Ce millésime confirme que mon essai de paillage avec écorces de bois donne d’excellents résultats sur coteaux ou sols peu profonds. Ma parcelle de Chevalier-Montrachet, jusqu’en 2019 était celle qui souffrait le plus de stress hydrique. Ce stress aboutissait à une faible vigueur, une maturité très précoce et des rendements trop faibles. Une seule année aura suffi pour que la vigne regagne de la vigueur grâce au paillage avec des écorces. C’était la parcelle la plus précoce du domaine, aujourd’hui je la récolte une semaine après le début des vendanges.

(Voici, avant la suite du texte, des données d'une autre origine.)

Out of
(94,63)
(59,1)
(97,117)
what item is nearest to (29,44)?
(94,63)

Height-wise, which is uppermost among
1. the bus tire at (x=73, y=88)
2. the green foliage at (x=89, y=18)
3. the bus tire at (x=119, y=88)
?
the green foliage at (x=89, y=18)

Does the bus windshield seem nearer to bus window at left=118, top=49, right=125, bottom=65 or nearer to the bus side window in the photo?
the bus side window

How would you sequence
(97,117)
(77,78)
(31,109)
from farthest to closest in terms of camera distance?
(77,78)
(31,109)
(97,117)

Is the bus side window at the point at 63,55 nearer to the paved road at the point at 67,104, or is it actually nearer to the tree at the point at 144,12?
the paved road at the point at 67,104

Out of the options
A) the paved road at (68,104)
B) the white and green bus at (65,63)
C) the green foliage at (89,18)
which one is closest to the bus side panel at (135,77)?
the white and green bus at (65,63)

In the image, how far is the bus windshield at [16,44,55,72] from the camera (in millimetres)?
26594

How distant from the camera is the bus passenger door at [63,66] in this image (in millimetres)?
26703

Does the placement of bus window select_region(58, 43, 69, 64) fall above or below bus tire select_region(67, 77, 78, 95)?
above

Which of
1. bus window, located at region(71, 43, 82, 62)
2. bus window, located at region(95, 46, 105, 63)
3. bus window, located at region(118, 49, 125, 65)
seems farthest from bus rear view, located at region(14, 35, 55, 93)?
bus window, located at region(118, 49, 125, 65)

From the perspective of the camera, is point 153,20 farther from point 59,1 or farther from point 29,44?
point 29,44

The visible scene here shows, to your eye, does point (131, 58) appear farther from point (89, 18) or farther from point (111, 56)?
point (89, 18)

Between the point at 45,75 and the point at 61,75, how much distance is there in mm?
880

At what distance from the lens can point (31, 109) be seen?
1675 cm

Après un été chaud et sec, il faut être vigilant pour savoir quand attaquer les vendanges. Je n’aime pas prendre de vacances en août. C’est comme si je partais de la cuisine alors que je suis en train de cuire un morceau d’onglet. J’ai des parcelles qui mûrissent vite et d’autres moins. Grâce à un gros travail d’organisation, nous arrivons sur 3 semaines à vendanger les chardonnays et autres cépages blancs, puis les pinots, puis les gamays pour finir avec les aligotés et sauvignons. Grâce à ce travail, nous arrivons à rentrer des raisins sains et équilibrés.
En cuverie, la philosophie est la même depuis mon premier millésime. Le terroir doit s’exprimer avec le moins possible d’intervention et de maquillage. Pour les blancs, pas de sulfite, débourbage après 12 h, début de FA en cuve puis à mi FA, entonnage. Avec des faibles teneurs en acide malique, pas de sulfites et des températures ambiantes estivales, la FML s’enchaîne rapidement. Cet itinéraire naturel me permet de profiter du froid hivernal pour stabiliser tartriquement les vins.
Pour les rouges, mon credo est celui de la vendange entière. J’ai un érafloir mais je pense que je vais le vendre car je ne m’en suis quasiment jamais servi. Les trieuses optiques et consorts valent une fortune et me donnent la nausée. Emmanuel Reynaud encuve ses Grenache avec une pompe à vendange des années 80 et fait les vins parmi les plus recherchés du monde. Après encuvage, la règle c’est très peu de pigeage, très peu de remontage, très peu de chaud, très peu de froid, je laisse la cuve fermenter avec la température ambiante. Il ne faut extraire que les tanins les plus élégants. Cet itinéraire permet d’obtenir des vins fins, élégants, complexes, avec un joli potentiel de garde mais surtout ultra authentiques.
À l’heure de la présentation aux journalistes et à nos clients, je suis très fier du travail accompli en 2022. Je trouve les vins très qualitatifs et ce d’autant plus que j’ai respecté une éthique engagée. Blancs et rouges sont équilibrés, l’intensité aromatique est précise et complexe. En bouche, le volume est incroyable et l’extraction maîtrisée avec grande précision.